Dataset items:
● ● ●

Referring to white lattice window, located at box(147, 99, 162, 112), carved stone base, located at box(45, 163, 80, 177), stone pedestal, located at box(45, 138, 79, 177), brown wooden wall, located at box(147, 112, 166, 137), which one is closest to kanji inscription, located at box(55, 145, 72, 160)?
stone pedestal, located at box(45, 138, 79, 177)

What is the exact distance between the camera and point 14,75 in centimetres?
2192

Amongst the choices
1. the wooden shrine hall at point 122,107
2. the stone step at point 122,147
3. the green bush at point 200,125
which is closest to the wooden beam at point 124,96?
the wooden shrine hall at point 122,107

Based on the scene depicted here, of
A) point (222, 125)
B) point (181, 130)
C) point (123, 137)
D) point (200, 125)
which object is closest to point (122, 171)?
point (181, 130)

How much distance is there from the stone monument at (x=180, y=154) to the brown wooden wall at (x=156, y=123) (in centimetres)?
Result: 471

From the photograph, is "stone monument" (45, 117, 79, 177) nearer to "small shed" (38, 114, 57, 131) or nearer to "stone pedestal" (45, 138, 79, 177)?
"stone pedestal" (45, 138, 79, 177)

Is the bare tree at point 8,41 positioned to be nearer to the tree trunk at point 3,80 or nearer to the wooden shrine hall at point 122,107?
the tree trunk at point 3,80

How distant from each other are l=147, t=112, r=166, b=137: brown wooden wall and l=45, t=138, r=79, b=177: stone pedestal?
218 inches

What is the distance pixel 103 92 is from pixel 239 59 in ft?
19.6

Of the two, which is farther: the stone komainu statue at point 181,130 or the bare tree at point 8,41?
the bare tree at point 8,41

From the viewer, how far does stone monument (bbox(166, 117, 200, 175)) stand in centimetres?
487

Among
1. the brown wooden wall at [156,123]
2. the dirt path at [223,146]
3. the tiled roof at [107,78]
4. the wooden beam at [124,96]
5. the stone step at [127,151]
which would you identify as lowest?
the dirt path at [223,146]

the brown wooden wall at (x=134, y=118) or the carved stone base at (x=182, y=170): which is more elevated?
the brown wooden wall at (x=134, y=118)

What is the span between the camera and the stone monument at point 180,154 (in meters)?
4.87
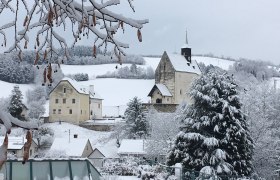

● ● ●

INSTRUCTION: Reproduce the part of the records running from the line containing "Of the two, which" through the end of the records, replacing "stone monument" with "stone marker" and changing nothing else. Leave out the pictures.

EXERCISE OUTPUT:
Of the two, which is farther: the stone komainu statue at point 181,130 or the bare tree at point 8,41?
the bare tree at point 8,41

From the viewer, how far does stone marker (bbox(166, 117, 200, 175)) stand in centimetres?
487

Among
1. the brown wooden wall at [156,123]
2. the dirt path at [223,146]
3. the tiled roof at [107,78]
4. the wooden beam at [124,96]
5. the stone step at [127,151]
which would you identify as lowest?
the dirt path at [223,146]

the brown wooden wall at (x=134, y=118) or the carved stone base at (x=182, y=170): which is more elevated?
the brown wooden wall at (x=134, y=118)

What is the span between the camera and the stone marker at point 180,154 (in meters)?
4.87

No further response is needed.